Text section:
# No longer needed: Shimano Ultegra 6800/8000 172.5mm LEFT crank only



## DCLane (19 Dec 2020)

Wanted: a Shimano 6800 or 8000 left crank 172.5mm length. I've the right but need a left one.

Does anyone have one sat around they don't want?


----------



## I like Skol (19 Dec 2020)

What length? Presumably you don't want odd ones?


----------



## DCLane (19 Dec 2020)

172.5mm - forgot to add that


----------



## si_c (19 Dec 2020)

Might be worth asking a local club - someone will have the left side spare from a power meter. I ride 175mm cranks unfortunately so can't help.


----------



## itboffin (19 Dec 2020)

I've a 105 going spare, really doesnt make much difference 105, ultegra or dura ace. In fact i have a 105 5700 left 4iiii power meter crank paired with my R8000 right and groupset


----------



## si_c (19 Dec 2020)

itboffin said:


> I've a 105 going spare, really doesnt make much difference 105, ultegra or dura ace. In fact i have a 105 5700 left 4iiii power meter crank paired with my R8000 right and groupset


I couldn't do that. I know mechanically it's fine but aesthetically


----------



## itboffin (19 Dec 2020)

si_c said:


> I couldn't do that. I know mechanically it's fine but aesthetically



how often are you looking at the side view of your cranks whilst riding the bike 🤣


----------



## itboffin (19 Dec 2020)

Mind you I love my 4iiii left power meter so much I’m sending the R8000 that came with the groupset to them to factory fit another


----------



## ColinJ (19 Dec 2020)

si_c said:


> I couldn't do that. I know mechanically it's fine but aesthetically


I have mismatched cranks on one bike. Not only are they from different Campagnolo groupsets, they are from different eras so they look _VERY_ different, _AND_ the left crank is 170 mm vs the 175 mm of the right!

It came about because I broke a left crank and had an old chainset in my spares box. My left leg is shorter than my right so I thought the 5 mm difference might help. I think it _did_, though I haven't applied the same principle to my other bikes.


----------



## si_c (19 Dec 2020)

itboffin said:


> how often are you looking at the side view of your cranks whilst riding the bike 🤣


Doesn't matter, I'd know it was wrong and it would eat away at me.


----------



## itboffin (19 Dec 2020)

Data provided:
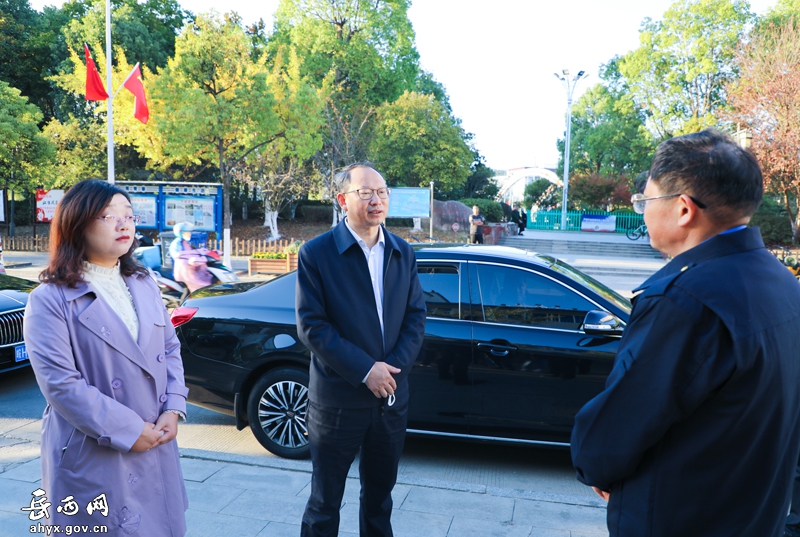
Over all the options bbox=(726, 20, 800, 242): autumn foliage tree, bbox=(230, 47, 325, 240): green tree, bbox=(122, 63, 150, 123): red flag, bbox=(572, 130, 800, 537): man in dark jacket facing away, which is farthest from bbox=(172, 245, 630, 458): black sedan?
bbox=(726, 20, 800, 242): autumn foliage tree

Work to do:
(A) In the thread about the wanted Shimano left crank, what crank length does si_c ride?
(B) Carry on the thread about the wanted Shimano left crank from the point where it stops.

Results in order:
(A) 175mm

(B)
si_c said:


> Doesn't matter, I'd know it was wrong and it would eat away at me.



You would not like my Shimagnolo setup on one of my bikes then


----------



## DCLane (19 Dec 2020)

itboffin said:


> I've a 105 going spare, really doesnt make much difference 105, ultegra or dura ace. In fact i have a 105 5700 left 4iiii power meter crank paired with my R8000 right and groupset



Thanks for the offer but I'd like to match it. For now there's an old Ultegra 6600 on there which will do until I sort a matching replacement.


----------



## Gunk (19 Dec 2020)

itboffin said:


> You would not like my Shimagnolo setup on one of my bikes then



My turbo bike has Chorus, Ultegra and Sora, works surprisingly well together.


----------



## monkers (19 Dec 2020)

It's not exactly cheap but available ...

https://www.ebay.co.uk/itm/Shimano-...045317?hash=item28a3dfce05:g:-UkAAOSwY1FfzNkY


----------



## DCLane (19 Dec 2020)

monkers said:


> It's not exactly cheap but available ...
> 
> https://www.ebay.co.uk/itm/Shimano-...045317?hash=item28a3dfce05:g:-UkAAOSwY1FfzNkY



Thanks. I've an offer in on one but that one's an option.


----------



## DCLane (20 Dec 2020)

Sorted - offer accepted on eBay so one's on the way.


----------



## 13 rider (20 Dec 2020)

Just seen this thread ,If the eBay one lets you down I have a r8000 crank available


----------



## fossyant (20 Dec 2020)

itboffin said:


> how often are you looking at the side view of your cranks whilst riding the bike 🤣



Nope, just no, no no. OCD..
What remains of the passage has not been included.